SL I am with you, I very nearly bought a lot of bitcoins a long time ago...the story of life repeated!
Can you buy tulip bulbs with them?
@ dearieme please send 1 bitcoin to:
1CENWJxG2Bx1cEcdYGikwrZK38YQqHFhjD
and I will send you a box of tulip bulbs :)
We gave it value based on its attractiveness.
It's not just about attractiveness. Iron is attractive, but it rusts. Copper is attractive, but it turns green. Gold is inert, attractive, easy to work with and scarce.
I'm (obviously) having a punt :)
Well done on doing your research taking a risk Timbo, I hope it pays off for you. Do you plan on holding long term, until either they go out of fashion or become mainstream and you can fund your lifestyle with them?
@SL: I don't have many yet this is a recent foray. At the moment the plan is long term. In relation to fiat currencies bitcoins are extremely volatile!
With my plan they will cost me next to nothing - and no I am not stealing the electricity! I am simply replacing the office heaters with mining computers - very nice heaters they make while mining :) if a tad noisy, winter is comimg. Capital investment has been 1K so far but this is for high power gaming cards which will retain some value provided I don't keep them too long. I'm also going to accept them for payment on one web site.

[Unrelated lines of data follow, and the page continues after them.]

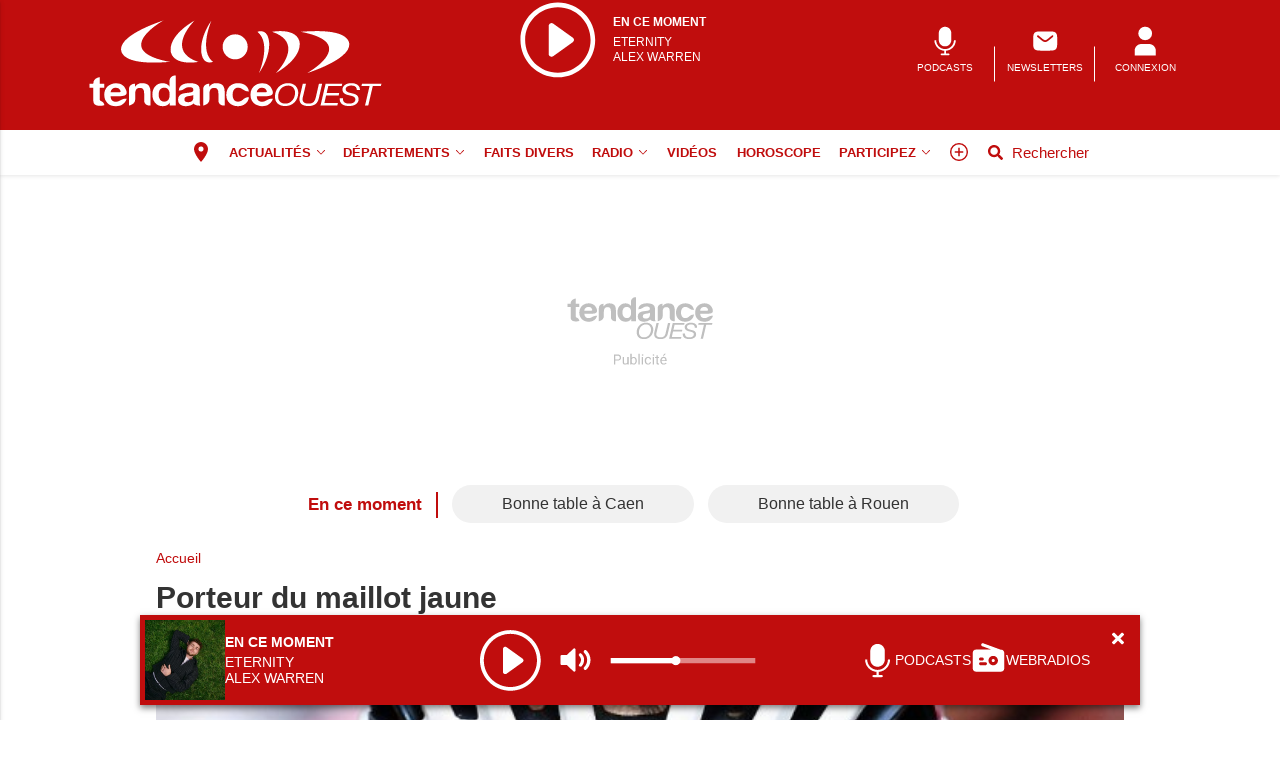

--- FILE ---
content_type: text/html; charset=utf-8
request_url: https://www.google.com/recaptcha/api2/aframe
body_size: 268
content:
<!DOCTYPE HTML><html><head><meta http-equiv="content-type" content="text/html; charset=UTF-8"></head><body><script nonce="Y5dWp10ZPjHhSOkLnyDU7g">/** Anti-fraud and anti-abuse applications only. See google.com/recaptcha */ try{var clients={'sodar':'https://pagead2.googlesyndication.com/pagead/sodar?'};window.addEventListener("message",function(a){try{if(a.source===window.parent){var b=JSON.parse(a.data);var c=clients[b['id']];if(c){var d=document.createElement('img');d.src=c+b['params']+'&rc='+(localStorage.getItem("rc::a")?sessionStorage.getItem("rc::b"):"");window.document.body.appendChild(d);sessionStorage.setItem("rc::e",parseInt(sessionStorage.getItem("rc::e")||0)+1);localStorage.setItem("rc::h",'1768883692389');}}}catch(b){}});window.parent.postMessage("_grecaptcha_ready", "*");}catch(b){}</script></body></html>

Wish me luck I'm probabaly going to need it.
@Steven_L
I'm not denying any of those - mostly as I've actually worked with it - I'm pointing out its use, historically, places it having only value to the eye of the beholder. It had, until the electronics age, zero objective value as a material.
Even now, today, only 10% of its production is actually used in industry. The rest is for jewellery, other decorative purposes and investment.

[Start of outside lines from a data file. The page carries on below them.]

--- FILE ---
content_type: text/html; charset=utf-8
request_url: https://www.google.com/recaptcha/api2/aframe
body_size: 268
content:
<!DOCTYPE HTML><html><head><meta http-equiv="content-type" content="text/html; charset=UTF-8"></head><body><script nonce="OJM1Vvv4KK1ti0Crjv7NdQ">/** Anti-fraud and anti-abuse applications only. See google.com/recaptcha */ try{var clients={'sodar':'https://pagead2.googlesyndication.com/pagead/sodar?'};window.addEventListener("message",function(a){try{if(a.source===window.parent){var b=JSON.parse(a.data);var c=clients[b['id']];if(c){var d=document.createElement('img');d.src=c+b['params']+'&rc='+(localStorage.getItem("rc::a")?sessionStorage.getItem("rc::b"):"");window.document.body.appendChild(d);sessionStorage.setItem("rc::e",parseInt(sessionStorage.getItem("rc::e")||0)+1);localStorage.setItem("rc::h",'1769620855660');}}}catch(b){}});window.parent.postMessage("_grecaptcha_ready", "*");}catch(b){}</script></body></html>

That's the case because it's use cases are few and far between, and usually for advanced requirements such as satellites, with consumer electronics the only population-scale use I can think of.

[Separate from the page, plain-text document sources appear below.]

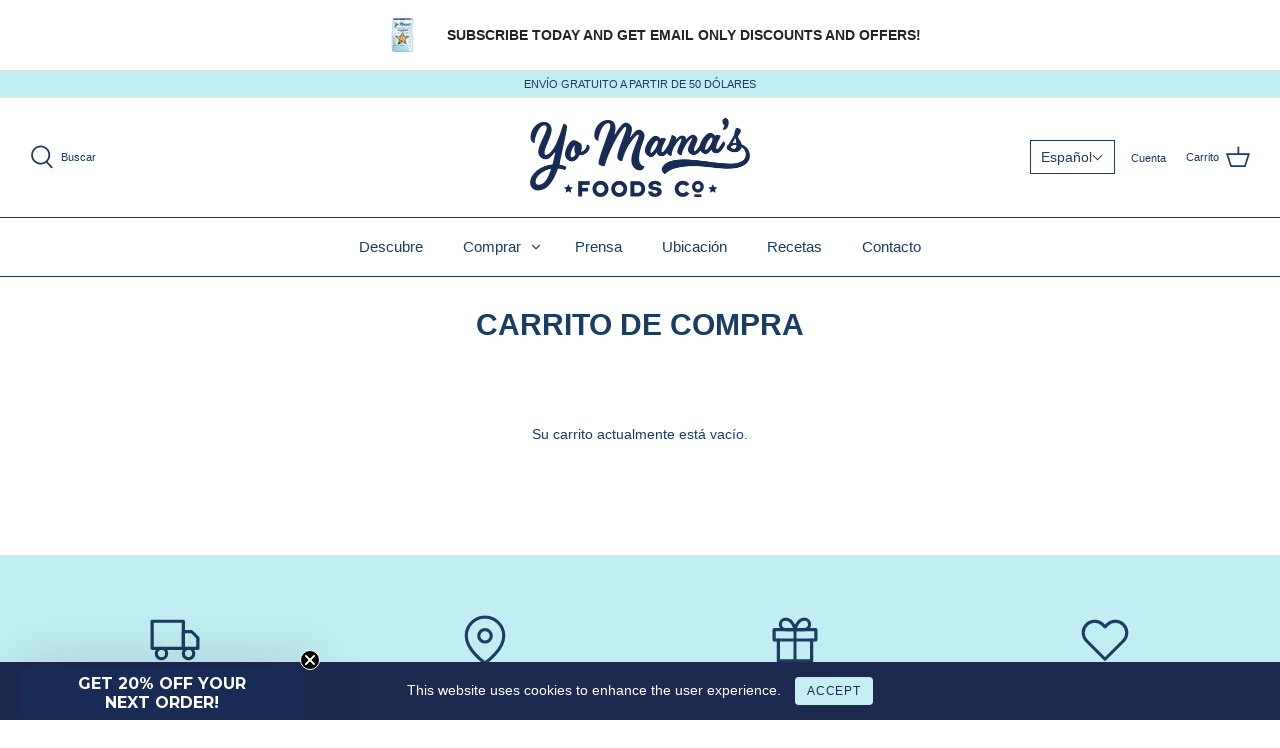

--- FILE ---
content_type: text/html; charset=utf-8
request_url: https://www.google.com/recaptcha/api2/aframe
body_size: 269
content:
<!DOCTYPE HTML><html><head><meta http-equiv="content-type" content="text/html; charset=UTF-8"></head><body><script nonce="1W2Uz-S3BqiNr08xZLV7hg">/** Anti-fraud and anti-abuse applications only. See google.com/recaptcha */ try{var clients={'sodar':'https://pagead2.googlesyndication.com/pagead/sodar?'};window.addEventListener("message",function(a){try{if(a.source===window.parent){var b=JSON.parse(a.data);var c=clients[b['id']];if(c){var d=document.createElement('img');d.src=c+b['params']+'&rc='+(localStorage.getItem("rc::a")?sessionStorage.getItem("rc::b"):"");window.document.body.appendChild(d);sessionStorage.setItem("rc::e",parseInt(sessionStorage.getItem("rc::e")||0)+1);localStorage.setItem("rc::h",'1769748394475');}}}catch(b){}});window.parent.postMessage("_grecaptcha_ready", "*");}catch(b){}</script></body></html>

For the majority of human history it's been valued because it's pretty and, as you say, scarce. That's not objectively useful. That's a reliance on a quirk of human nature.
Anon
+1
also until s. america was discovered, the supply of new gold/silver did not increase much for some time (so gold price goes up)
acc to zerohedge.
The key takeaway for me is that gold _used_ to be money - i.e. the uk was on the gold standard until 1931 - so v.v. long term historic prices need to be viewed through that lens - and now it is not.
[as an aside - shamelessly quoting from wikipedia :
...Great Britain dropping the gold standard in 1931. This act "tore asunder" any remaining confidence in the banking system.[46] Financial historian Niall Ferguson wrote that what made the Great Depression truly 'great' was the European banking crisis of 1931.[47] According to Fed Chairman Marriner Eccles, the root cause was the concentration of wealth resulting in a stagnating or decreasing standard of living for the poor and middle class. These classes went into debt, producing the credit explosion of the 1920s. Eventually the debt load grew too heavy, resulting in the massive defaults and financial panics of the 1930s.
... sound familiar?]
Back to the point.
Since the 70's gold (and to a much lesser extent silver) is worth something around what it costs to mine and what people think it is worth.
The key message from me is
- BTC is worth what other people think it is worth on the interface between it and things you can buy. At the moment that looks like chinese RMB -> BTC -> USD where the money has not been declared to the govt. At some point things will change.
- There will not be more than 2-3 widely accepted crypto currencies
- The financial crisis is not over and owning BTC will not help you. Try spending BTC when the internet breaks.
Good luck to those who venture forth into crypto currency you are brver/smarter than me, I will stay with the old and steady, stocks etc...get rich slow seems to be my motto.